Peptide mixture was analyzed by LC/MS using a nanoLC (Ultimate 3000, Thermo Scientific) and Orbitrap Fusion Tribrid mass spectrometer (Thermo Scientific). Tandem MS spectra were acquired in a data-dependent manner, where fragmentation was performed by the high-energy collision-induced dissociation method (normalized collision energy = 35). Raw data was converted to an mgf file and applied to a database search using Mascot (Ver. 2.6.2, Matrix Science) and the UniprotKB protein sequence database (42,431 entries). Search conditions were as follows: maximum miss cleavage, 2; peptide mass tolerance, 7 ppm; fragment mass tolerance, 0.02 Da; target false discovery rate, 1%; fixed modification, carbamidomethyl (C); and variable modifications, ammonia-loss (N-terminal C), Gln>pyroGlu (N-terminal Q), and oxidation (M).

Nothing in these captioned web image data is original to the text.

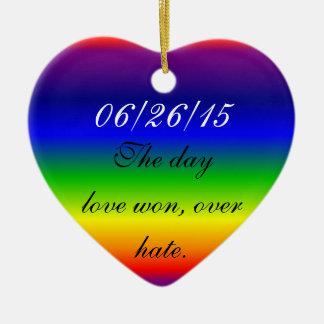 Ornament - Heart - Prismatic Rainbow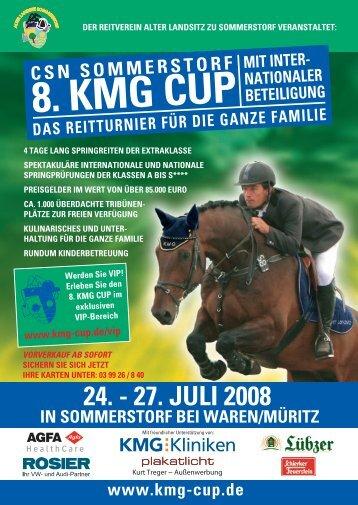 27. juli 2008 in sommerstorf bei waren/müritz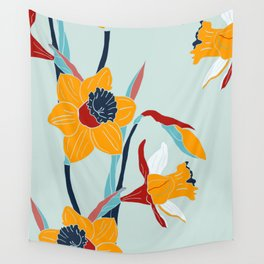Mid Century spring floral Wall Tapestry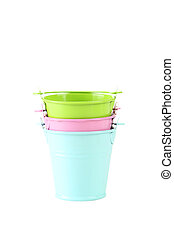 Colorful buckets isolated on white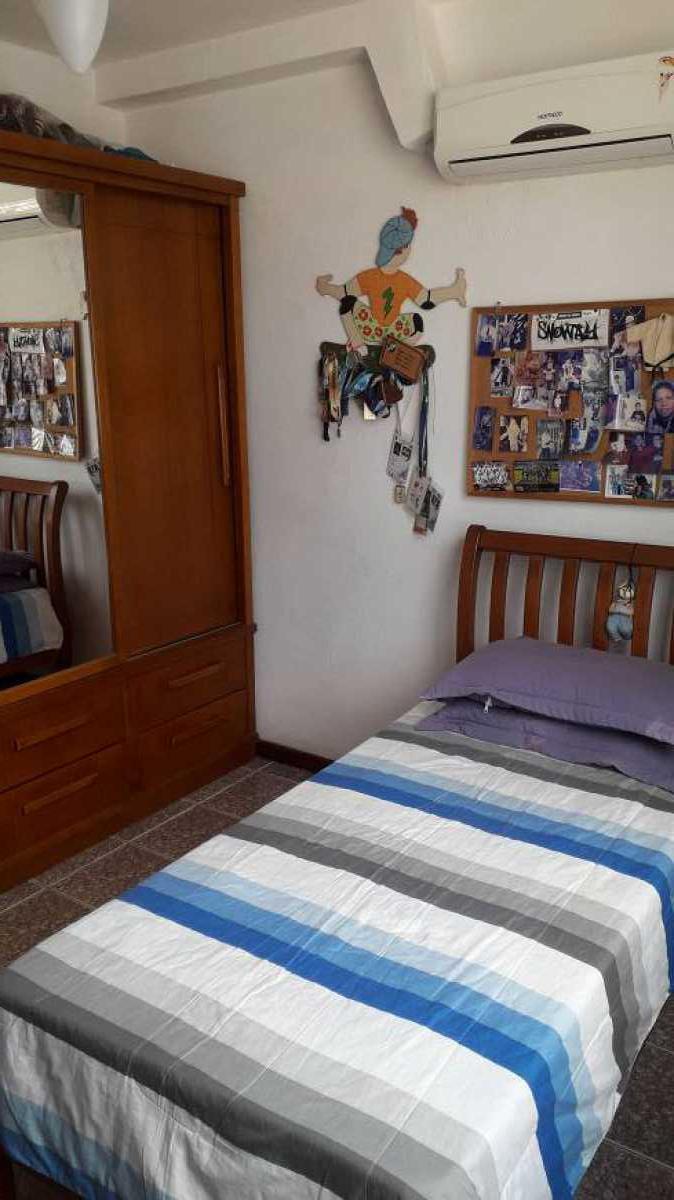 751b1fdc5305b551467986005a53cf - Apartamento 2 quartos à venda Andaraí, Rio de Janeiro - R$ 340.000 - GRAP20078 - 12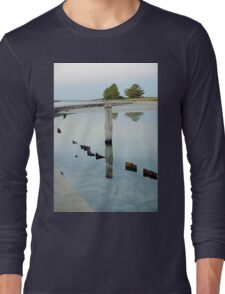 Clear Water - The Causeway - Griffiths Island Long Sleeve T-Shirt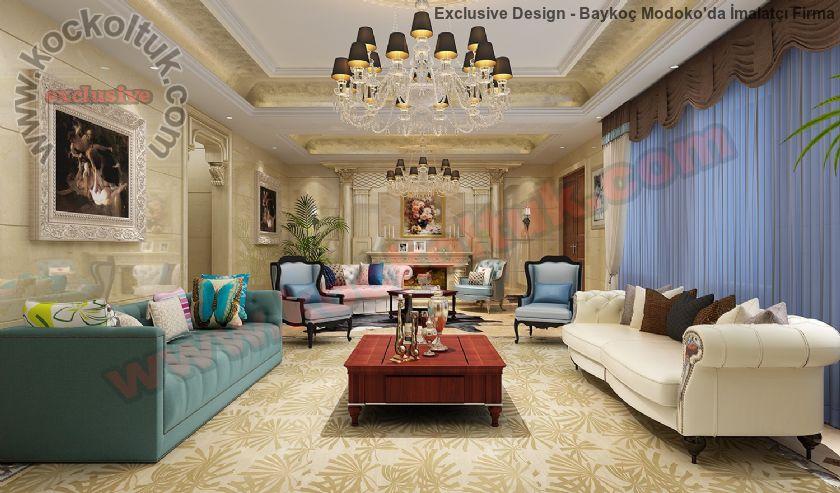 Ultra Lüks Otel Odası Koltuk Mobilya Üretimi Ve Tadilat İşleri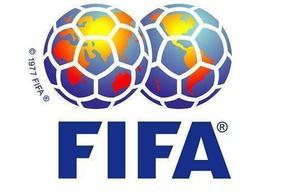 重磅!FIFA官方:2021世俱杯改由日本接替中国举办,参赛队缩减至7支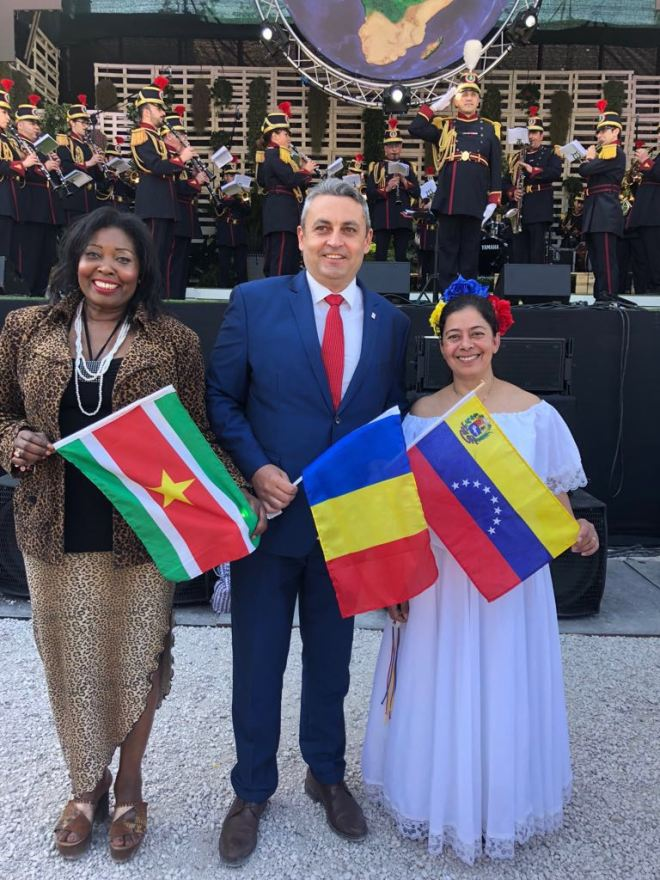 Marcia Sedoc2018 Gedelegeerde in Italie voor landen Zuid Amerika2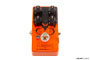 Overdrive EarthQuaker Devices Monarch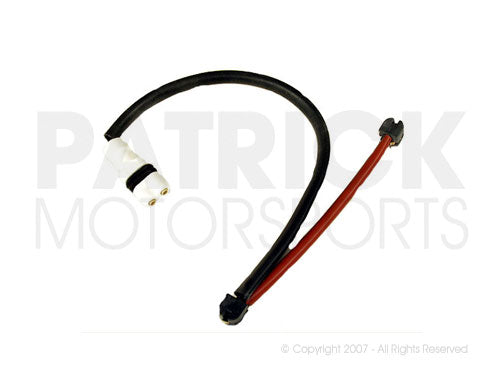 BRA 964 612 363 02: BRAKE PAD WEAR SENSOR- (1990-1998) Porsche 911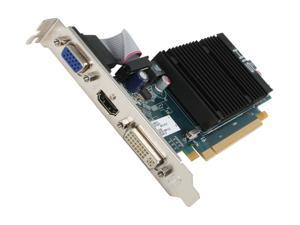 HIS H545HR1G Radeon HD 5450 1GB 64-Bit DDR3 PCI Express 2.1 x16 HDCP Ready Low Profile Ready Video Card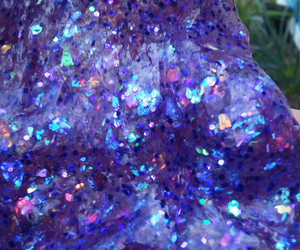 etsy, glitter, and sparkle image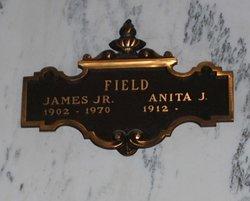 James Field, Jr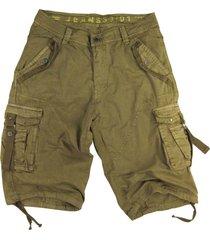 mens khaki cargo shorts military #a8s size:32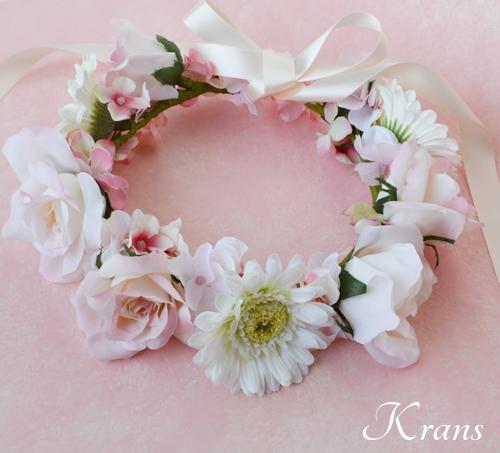 パステルピンクの結婚式花冠9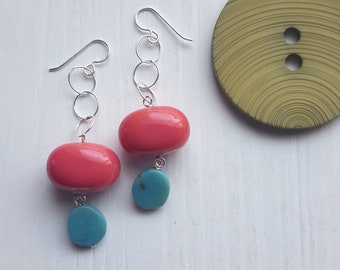making out at the drive-in - earrings - fuchsia, aqua, turquoise, pink - sterling silver chain earrings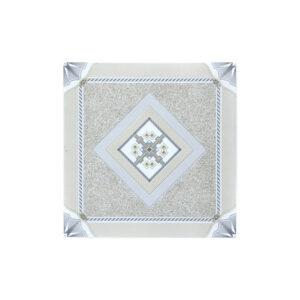 Fino Royale (A41227) Cream Pattern Diamond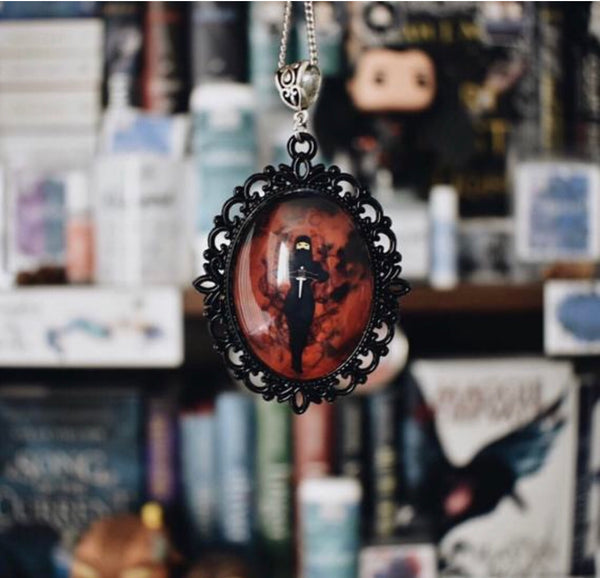 Mia Corvere Nevernight Necklace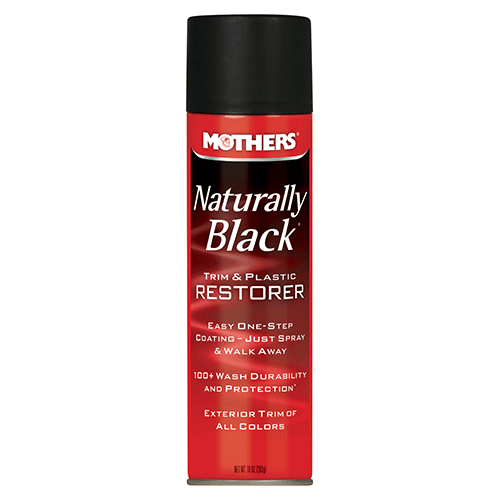 Naturally Black® Trim & Plastic Restorer - Aerosol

Clinical samples and lectin staining
Based on lectin microarray analysis, WFA was chosen for lectin staining. We investigated patients with HR-positive breast cancer who underwent curative surgery at our hospital from December 2012 to April 2018, inclusive, and received TAM as adjuvant therapy. There were 43 patients who developed distant metastasis during five-year-TAM treatment and 20 of these patients were randomly selected for lectin staining. As a control, 20 patients who received the same treatment but were free from distant metastasis were also analyzed. Clinicopathological features of the 40 patients are shown in S1 Table.

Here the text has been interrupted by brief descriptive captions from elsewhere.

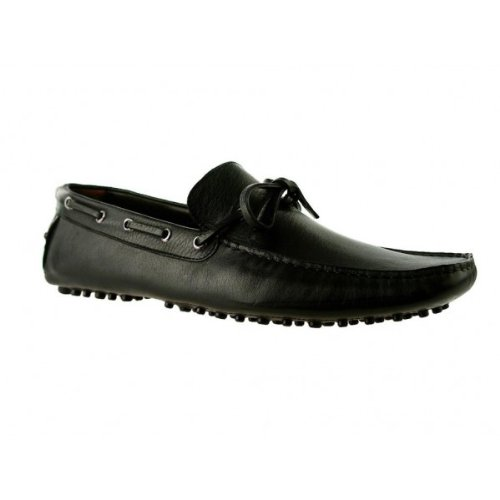 bruno-magli-1066-mocasines-hombres-talla-42-color-negro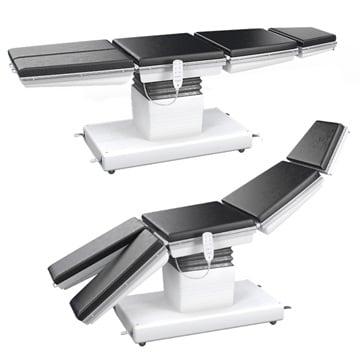 Operationsbord och -stolar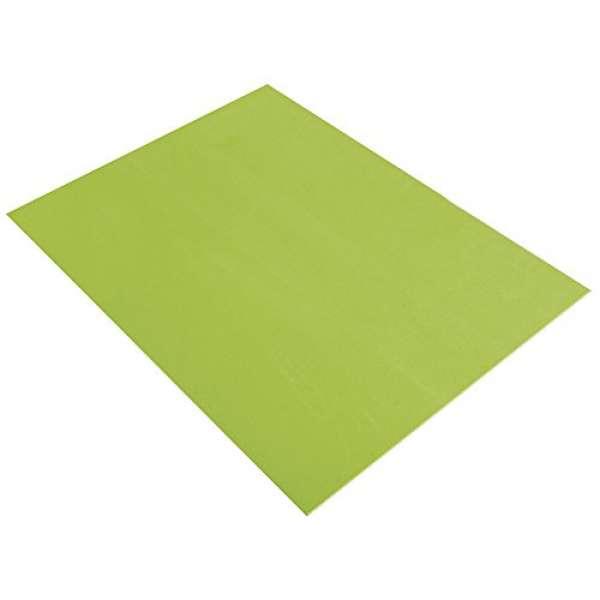Moosgummi Platte 2mm 20x30cm grün hell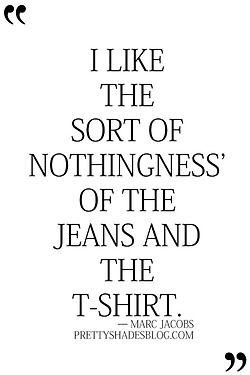 Sometimes simplicity is really the ultimate sophistication. #Jeans JeansAndTee #Simple #MarcJacobs #Style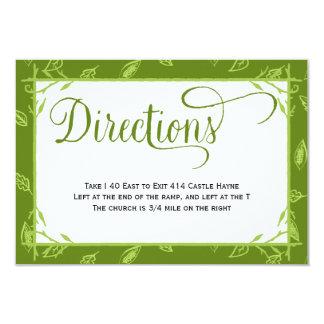 El verde deja la tarjeta de las direcciones del invitación 8,9 x 12,7 cm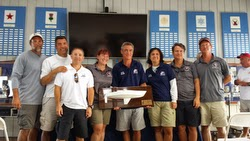 J/30 Blue Meanie team- NA winners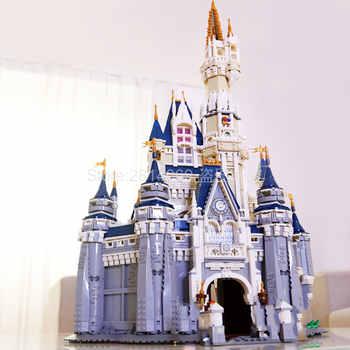 16008 külkedisi prenses kalesi şehir modeli 4080 adet yapı taşı çocuk oyuncakları çocuk hediye film 71040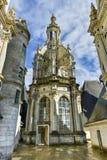 Górska chata De Chambord, Francja - Obraz Stock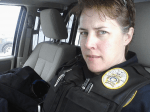 She was injured in the line of duty. Now she's a reality television star fighting for other wounded officers.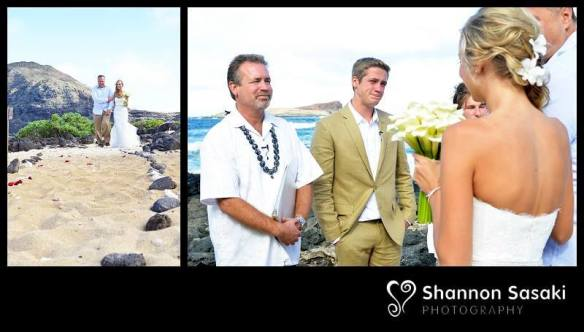 best day ever hawaii, hawaii wedding planning, Christian and Paige, hawaii wedding,Makapu'u beach, makapu'u beach wedding, beach wedding, oahu beach wedding, hawaii beach wedding, oahu wedding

For lectin staining, WFA was biotinylated using a Biotin Labeling Kit-NH2 (Dojindo). Formalin-fixed and paraffin-embedded surgical specimens were cut into 3 μm-thick slices and transferred to an automated staining apparatus, BenchMark GX (Ventana Medical Systems). Tissues were incubated with 10 μg/mL biotinylated WFA. Then, sections were stained with diaminobenzidine (Ventana Medical Systems) and counterstained with hematoxylin (Ventana Medical Systems). WFA staining in cancer cells was semi-quantitatively evaluated. We defined WFA as being positive when more than 10% of cancer cells showed staining for this lectin in the cytoplasm and/or the membrane. Among WFA-positive tumors, the staining was then defined as weak positive or strong positive, according to intensity. If both strongly and weakly-stained cells were observed, the dominant intensity was selected. Representative images are shown in S2 Fig.

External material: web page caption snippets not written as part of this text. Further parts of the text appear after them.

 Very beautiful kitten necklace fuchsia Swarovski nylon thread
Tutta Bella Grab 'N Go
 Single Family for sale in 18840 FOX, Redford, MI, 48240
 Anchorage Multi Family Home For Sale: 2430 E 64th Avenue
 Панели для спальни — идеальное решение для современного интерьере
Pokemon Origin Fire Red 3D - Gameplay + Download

Ethical approval and informed consent
This study was carried out with approval from the Ethics Committee of Juntendo University Hospital (H19-289) and complies with the 1964 Helsinki Declaration and its later amendments or comparable ethical standards. All participants were informed that the research policy was available on the homepage of the hospital and that they had the opportunity to opt-out of the study at any time later on, which was approved by the Ethics Committee. The Ethics Committee approved of the opt-out method for the use of specimens and clinical data under the condition that all data were anonymized. Only those participants who had not opted-out from the study were included in the data analysis.
Statistical analysis
Statistical analyses were performed using JMP 14.2 statistical software (SAS Institute, Inc.). Comparisons of mean values between two groups were performed on unpaired data employing the 2-sided t test. A p-value < 0.050 was considered to indicate a statistically significant difference.
Results
Identification of lectins related to TAM resistance in breast cancer
The membrane protein fraction (hydrophobic) was prepared from cell pellets, and analyzed with the lectin microarray. Among the 45 lectins on the lectin microarray (S3 Fig), the relative intensities of WFA and SNA were higher in T47D-TAMR (p = 0.002, p = 0.125, respectively) and ZR75-1-TAMR cells (p < 0.001, p < 0.001, respectively) than in the TAM-sensitive cells (Fig 1). WFA is known to recognize glycan structures containing terminal N-acetylgalactosamine (GalNAc) or terminal galactose (Gal). SNA is known to recognize sialic acid, which is attached to Gal/GalNAc through α2–6 linkage. To verify the results obtained from the lectin microarray, we performed lectin blotting using WFA and SNA lectins. This confirmed the increased binding intensity of WFA in T47D-TAMR and ZR75-1-TAMR cells compared with sensitive cells; however, SNA binding intensity was not different between the TAM-sensitive and resistant cells (Fig 2). These results suggest that altered glycosylation in breast cancer cells, which can be detected by WFA, could be related to resistance to TAM therapy.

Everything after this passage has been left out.